Nach Rücksprache mit seinen Kollegen vom Bau geht der Ordnungsdezernent von einem Sachschaden in sechsstelliger Höhe aus. Bislang ist unklar, ob der durch das Feuer vernichtete Flügel des im Sommer 1937 eingeweihten und unter Denkmalschutz stehenden Waldhofbades abgerissen werden muss.

"Die Saison fällt komplett ins Wasser. Eigentlich hätte sie zu Himmelfahrt am 17. Mai beginnen sollen", sagt Ralf Schult. Auch der Leiter des städtischen Teams Badeanlagen hat in der Nacht ohnmächtig mit ansehen müssen, wie das Fachwerk ein Raub der Flammen wurde. Schult: "Die Fachfirmen haben im Moment alle Hände voll zu tun." Im Übrigen ist der bauliche Schaden nur die eine Seite. Hinzu kommen die Kosten für die vom Feuer vernichtete teure Technik. Ralf Schult: "Ein Filter kostet allein 40 000 bis 50 000 Euro."

"Wir müssen sehen, wie wir zu Geld kommen", ergänzt Volker Friedrich. Dann gilt es, unter anderem Ausschreibungsfristen einzuhalten. Zudem ist völlig offen, ob und wann die Versicherung zahlt. Wenn alles ohne Zeitverzögerung läuft, dann könnten die Arbeiten frühestens im September beginnen.

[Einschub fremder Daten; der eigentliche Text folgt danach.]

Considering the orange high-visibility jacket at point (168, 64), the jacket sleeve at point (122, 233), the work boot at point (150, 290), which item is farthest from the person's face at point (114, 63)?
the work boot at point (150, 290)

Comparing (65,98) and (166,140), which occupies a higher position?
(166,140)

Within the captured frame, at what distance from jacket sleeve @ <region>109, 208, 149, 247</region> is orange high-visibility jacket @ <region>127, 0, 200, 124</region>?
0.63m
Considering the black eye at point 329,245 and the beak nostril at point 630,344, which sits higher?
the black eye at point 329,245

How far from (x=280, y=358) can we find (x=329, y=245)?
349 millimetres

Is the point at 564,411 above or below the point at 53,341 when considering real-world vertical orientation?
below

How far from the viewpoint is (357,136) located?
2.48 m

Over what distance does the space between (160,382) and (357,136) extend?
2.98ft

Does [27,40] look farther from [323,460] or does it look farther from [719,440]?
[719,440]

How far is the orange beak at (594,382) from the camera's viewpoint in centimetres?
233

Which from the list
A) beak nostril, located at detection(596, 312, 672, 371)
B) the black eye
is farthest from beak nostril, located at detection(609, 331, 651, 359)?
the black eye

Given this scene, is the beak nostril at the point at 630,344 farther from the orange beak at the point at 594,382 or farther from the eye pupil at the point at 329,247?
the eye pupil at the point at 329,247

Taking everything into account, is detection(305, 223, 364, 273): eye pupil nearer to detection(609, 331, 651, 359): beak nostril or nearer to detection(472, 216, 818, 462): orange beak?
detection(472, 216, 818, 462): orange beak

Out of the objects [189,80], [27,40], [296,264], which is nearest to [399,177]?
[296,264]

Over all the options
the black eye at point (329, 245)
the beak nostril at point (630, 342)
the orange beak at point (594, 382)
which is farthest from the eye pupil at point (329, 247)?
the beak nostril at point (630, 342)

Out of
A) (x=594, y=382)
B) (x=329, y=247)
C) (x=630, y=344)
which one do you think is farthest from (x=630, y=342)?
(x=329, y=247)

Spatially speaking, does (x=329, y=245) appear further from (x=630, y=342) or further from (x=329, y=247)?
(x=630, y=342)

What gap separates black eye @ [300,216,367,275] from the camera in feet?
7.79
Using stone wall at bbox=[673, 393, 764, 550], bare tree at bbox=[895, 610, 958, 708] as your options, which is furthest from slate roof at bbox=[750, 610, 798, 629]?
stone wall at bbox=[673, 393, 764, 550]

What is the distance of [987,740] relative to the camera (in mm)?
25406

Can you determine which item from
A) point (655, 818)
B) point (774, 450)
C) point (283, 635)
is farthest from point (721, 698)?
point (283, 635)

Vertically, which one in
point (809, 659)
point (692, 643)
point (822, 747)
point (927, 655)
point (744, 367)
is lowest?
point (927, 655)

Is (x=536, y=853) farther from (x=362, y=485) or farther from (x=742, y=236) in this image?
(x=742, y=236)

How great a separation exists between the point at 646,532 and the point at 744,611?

Noch am Nachmittag tasten sich Feuerwehrleute und Ursachenermittler der Kriminalpolizei durch den Schutt. Inzwischen steht auch fest, dass die an das Gelände angrenzende Holtemme nicht durch Löschwasser verunreinigt worden ist. Kreis-Umweltamtsleiterin Christine Werner war selbst vor Ort. Aus ihrer Sicht verlief die Zusammenarbeit mit Polizei und Feuerwehr ebenfalls "problemlos und gut".

Kurz nach 16 Uhr erfährt der Fall eine jähe Wendung. Laut Volker Friedrich haben die Brandursachenermittler "ziemlich eindeutig" die Elektroanlage als Ursache für das Feuer eingrenzen können. Der Ordnungsdezernent: "Sie halten einen Blitzschlag für sehr wahrscheinlich."